This is the data processing component of my engineering thesis, "Development and analysis of a Process Mining based model representing public transportation in Warsaw" (2023). It turns raw GPS pings from Warsaw's public transit vehicles into an event log and a set of helper tables that can be fed into a process mining tool such as Celonis.
I wrote this a few years ago and it is not something I plan to keep developing. It ran as a single Azure Function, triggered once a day, processing the previous day's data.
Warsaw's public transport publishes live vehicle GPS coordinates, but not which stop a vehicle just passed or which direction it is travelling. This code reconstructs that missing information: it matches raw coordinates to timetable routes, detects when a vehicle reaches a stop, groups stops into full rides, and matches each ride against the official timetable to calculate delays. Weather data for the relevant time and location is added to each row afterward.
Full details on the requirements, architecture, and data model are in the two PDFs included in this repository:
Barankiewicz Alicja - Engineering thesis.pdf, the full thesis textAppendix 1 - Data model tables and algorithms.pdf, table schemas and algorithm listings
The core of the project is a small finite state automaton that walks through one vehicle's GPS pings in time order and figures out what the vehicle is doing. Each vehicle has one of these states at any point:
- UNKNOWN: the vehicle's direction and next stop are not yet known.
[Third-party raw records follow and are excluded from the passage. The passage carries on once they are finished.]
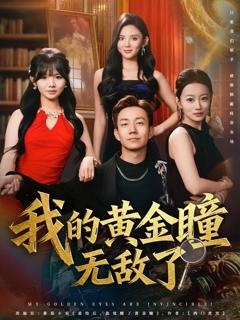 我的黄金瞳无敌了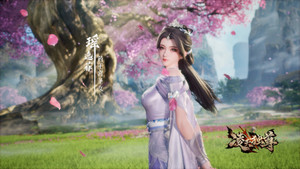 凌天独尊 kép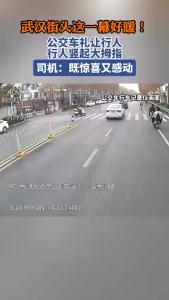 武汉街头这一幕好暖！礼让公交车3次收获路人点赞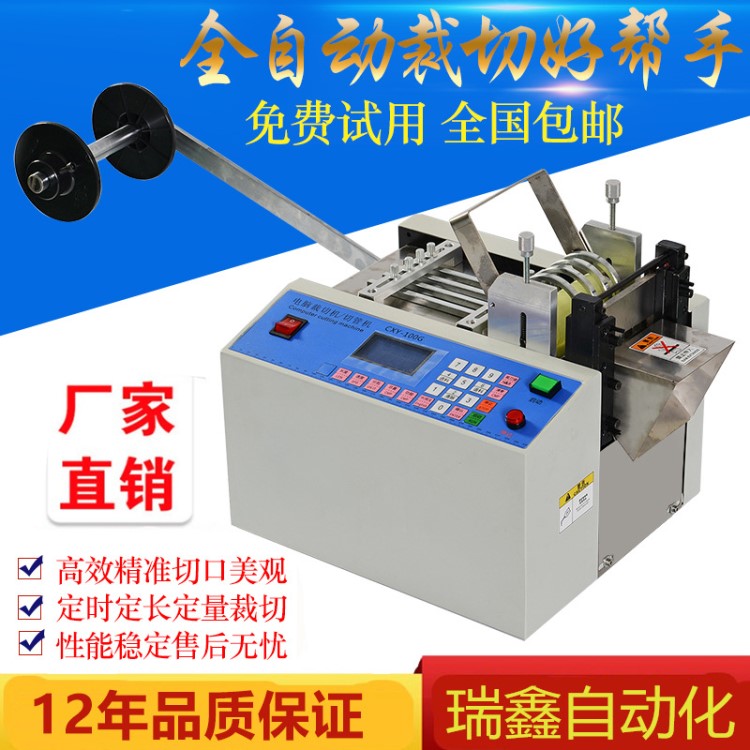 電極極片擴散片小電線PVCD膠片信號線漆包線反射膜自動電腦裁切機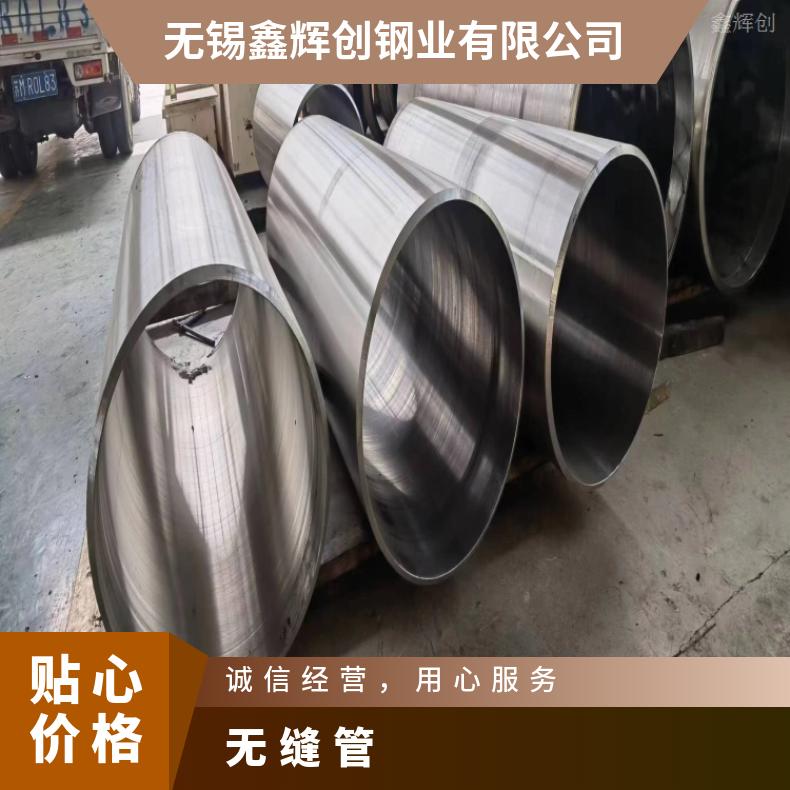 NS3405 镍基合金管NS1403 大口径焊管抗冲击耐拉伸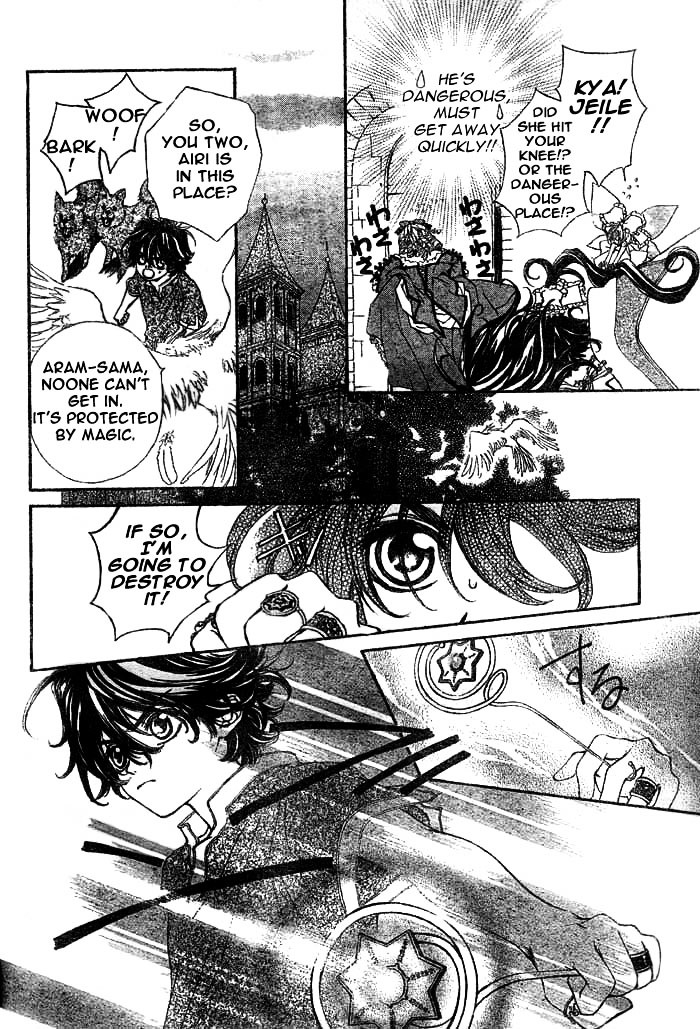 Merupuri Chapter 5.2 page 18 - Chapter 5 v2
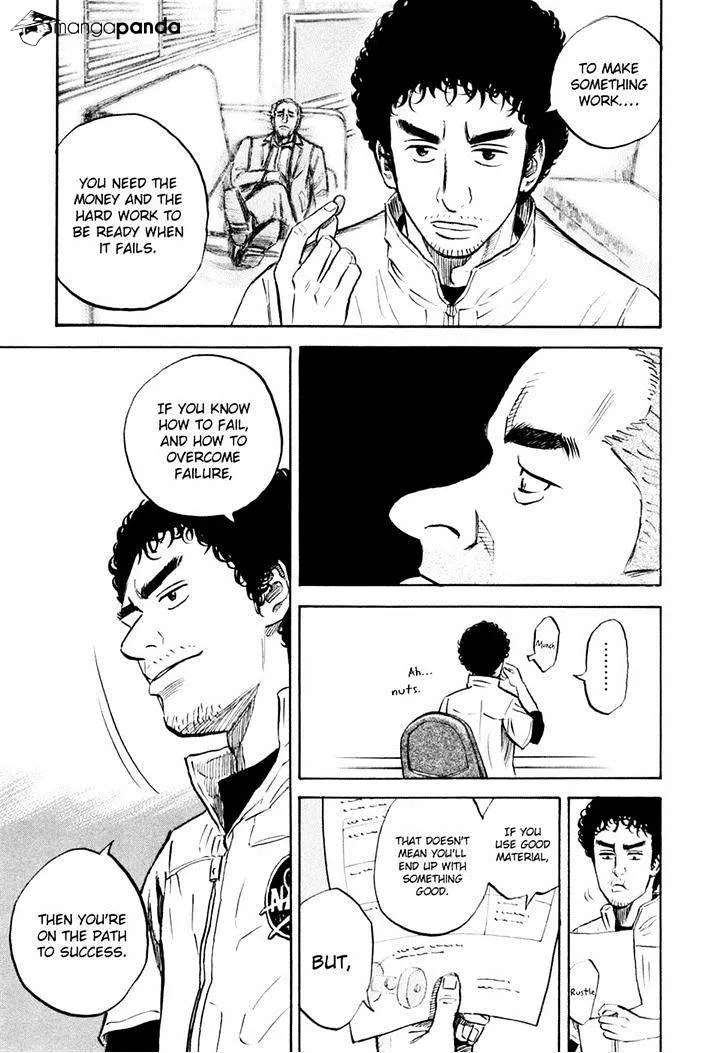 Read Uchuu Kyoudai chapter 104 image 12 on Lezhin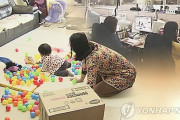 韓国の女性、日本の女性より「結婚・育児負担感」が大きい＝韓国の反応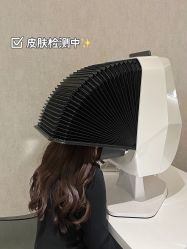 -沁科妍医疗美容·半岛黄金超声炮战略合作机构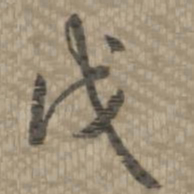 乾隆戊书法图片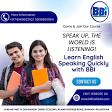 English Speaking Class product image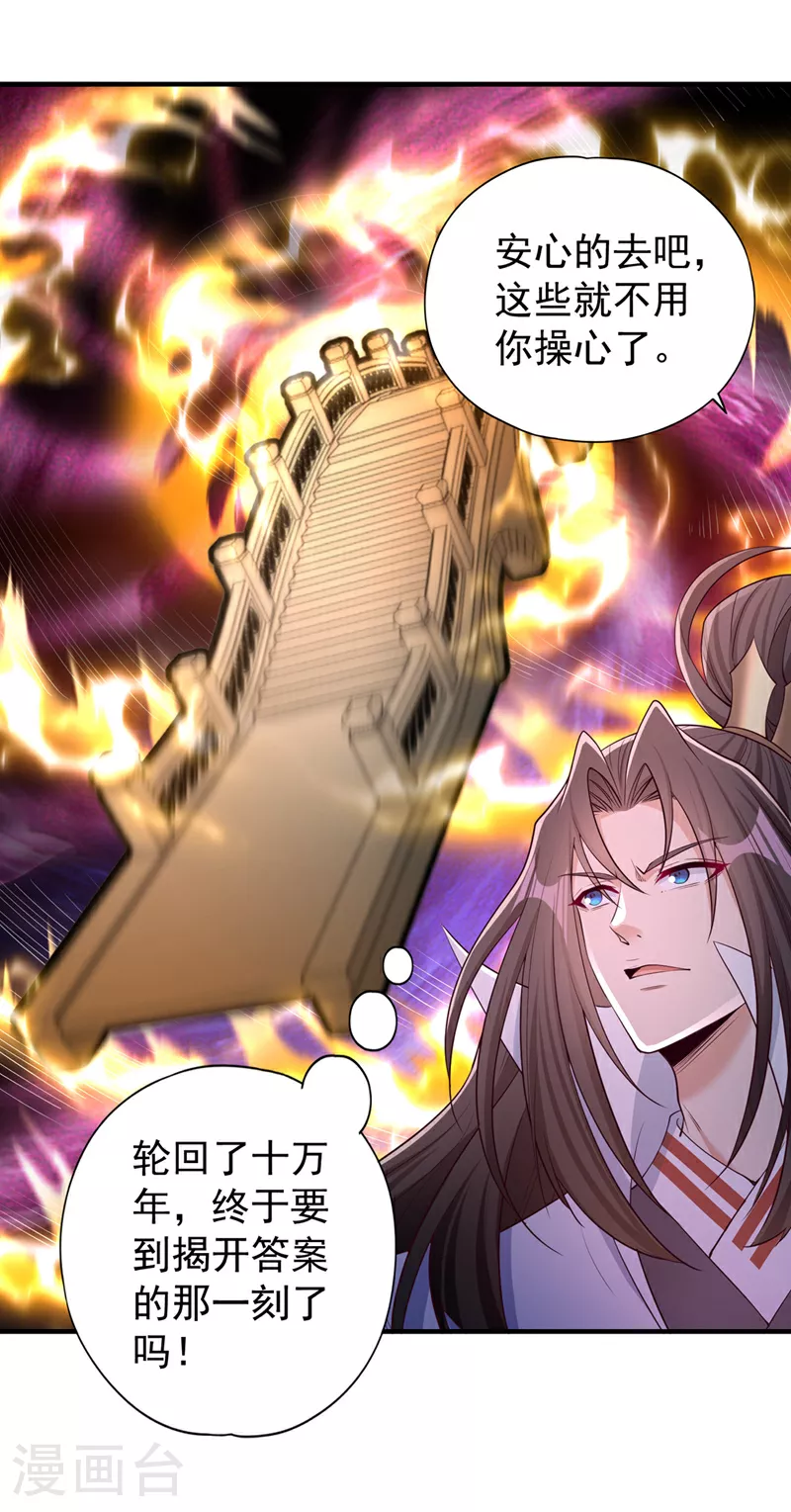 第362话 天…要塌了！ 第13页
The algorithm looks at the vehicle's recent positions, compares them against the two possible directions of its route, and picks the direction the vehicle appears to be moving toward.
- A or B: the vehicle is following a known direction of its route. Each new GPS point is checked against the next stop on the route using basic geometry, treating each stop as a small circle and checking whether the vehicle's path crosses it. A crossing means the stop was visited, so it gets logged and the vehicle moves on to expect the next stop. Reaching the last stop of the route flips the vehicle over to the opposite direction and starts a new ride.
If a vehicle goes quiet for more than 20 minutes, or a gap between two GPS points is unusually long, the state resets to UNKNOWN and the algorithm has to re-detect the direction from scratch. This means only rides that were fully and cleanly detected from start to end make it into the final data. Anything partial gets discarded, which was a deliberate choice to keep the resulting data model reliable.
Once a ride is detected, it gets matched against the official timetable to see whether it ran on time and to calculate delays at each stop. Weather data for the ride's stops and times is then attached as extra context.
The whole process runs per vehicle in parallel, and results from all vehicles are combined into one event log plus a handful of supporting tables (rides, tracks, stops, cities, day types).
__init__.py, the Azure Function entry point. Downloads raw data, kicks off processing, uploads results.preprocess.py, orchestrates the run: groups GPS data by vehicle, runs the detection algorithm across vehicles, adds weather context.analyze_gps.py, the state machine described above.classes.py, the domain objects (Vehicle, Route, Ride, RideHistory, weather API wrapper).helper_functions.py, geometry helpers used to detect stop visits.helper_tables.py, logic for incrementally updating the supporting tables.config.py/imports.py, shared settings and imports.
This was built to run as an Azure Function on a daily timer (see function.json), reading from and writing to Azure Blob Storage. There is a local mode (LOCAL flag in config.py) that reads and writes plain CSV and parquet files from disk instead, which is what was used during development and testing.
It needs an Azure Storage connection string and an OpenWeatherMap API key to fetch weather history, both read from environment variables.
There is no dependency file included. Direct dependencies visible from the imports are pandas, numpy, pyarrow, requests, pytz, and the Azure Functions and Storage SDKs.
This project is finished and archived. I am not maintaining it.